Oct 22, 2013 19:27
So I got to thinking tonight. I've came a long ways in so many aspects of my life. But I still can't adhere to schedules like, time ways. Lets face it, I will probably be one of those people literally late to my own funeral. With this being said, I realized, I can stick to 'to do lists'. So I am going to start making 'to do lists' to complete each day. Remembering, that like the goals I set for my self, to keep them with in reason, and obtainable. IM going to see how this works for me.
I've been making some pretty big changes in my life, I've had some pretty big things happen. The angels have pulled some pretty precious people from me, and given me a pretty precious new one to care for. It's not been easy, it's not going to be easy, but nothing ever is easy and it's never going to be. So bring it on.
I'm calm, it's weird, being clam isn't generally me, but I've come to enjoy it and embrace it. It's coming to suite me and others are noticing it too.
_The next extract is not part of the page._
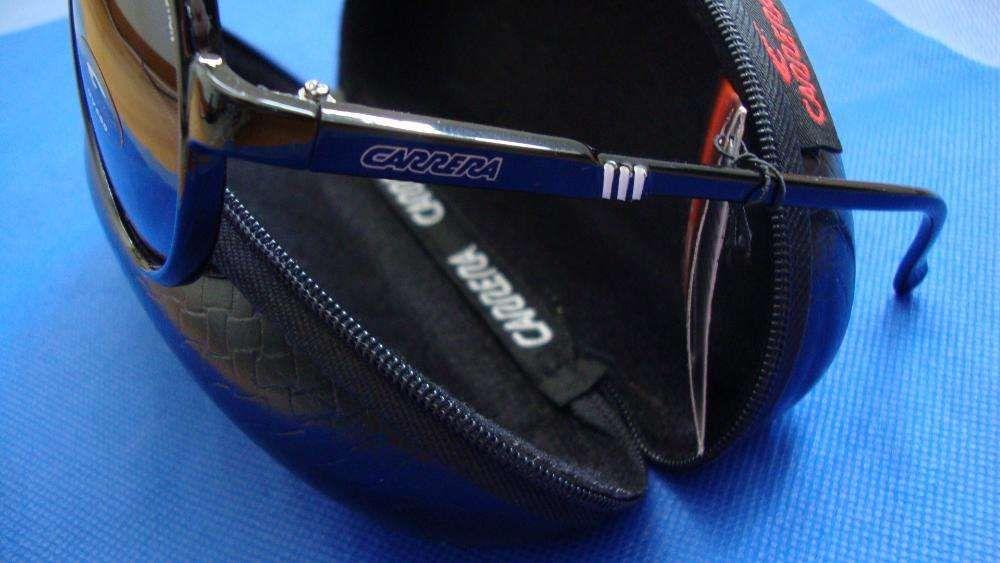 5de0cdcaa0579 Óculos Carrera Champion preto brilhante com risca Branca Amadora - imagem 3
Those who bring chaos out in me, I am doing away with. I don't need you. Point blank. Also, I am stopping my self when I throw my self at peoples feet. If you don't want my attention, or don't want me in your life, fuck you. I am sick of chasing people my entire life. I am worth so much, one day, someone will realize that and chase me and want me; because even though I am broken and in the process of putting the pieces back together in some weird coordinated fashion... I am something so fucking spectacular; you'd only wished.. you'd have not lost me. Your loss not mine. This isn't aimed at a specific person, but to so many people I spent time with in life. Noticed, I didn't say wasted time with. I don't believe time is wasted, I learned great lessons form each and every person in my life, good, bad, it doesn't matter. I'll take those lessons and it made me a better person for it. I'll wear scars like tattoo's and have memories like stories in a library that is so filled that a scholar could spend their life in study of what depth and magnitude the profound feelings I had for each and everyone of you; that you never even knew.
I spent last night, take someone to get some drugs. I sat at a place I haven't been in a long time. In the car, watching cars go by, windows with lights, some with out, memories of my past go by... falling in love.. memories...Travis...so many others...thinking.. feeling.. some moments unclear some so clear you could see through the universe...and it all came down to this.. they don't mean shit now... except that...I have two beautiful little boys and I am a whole lot wiser for it... the end.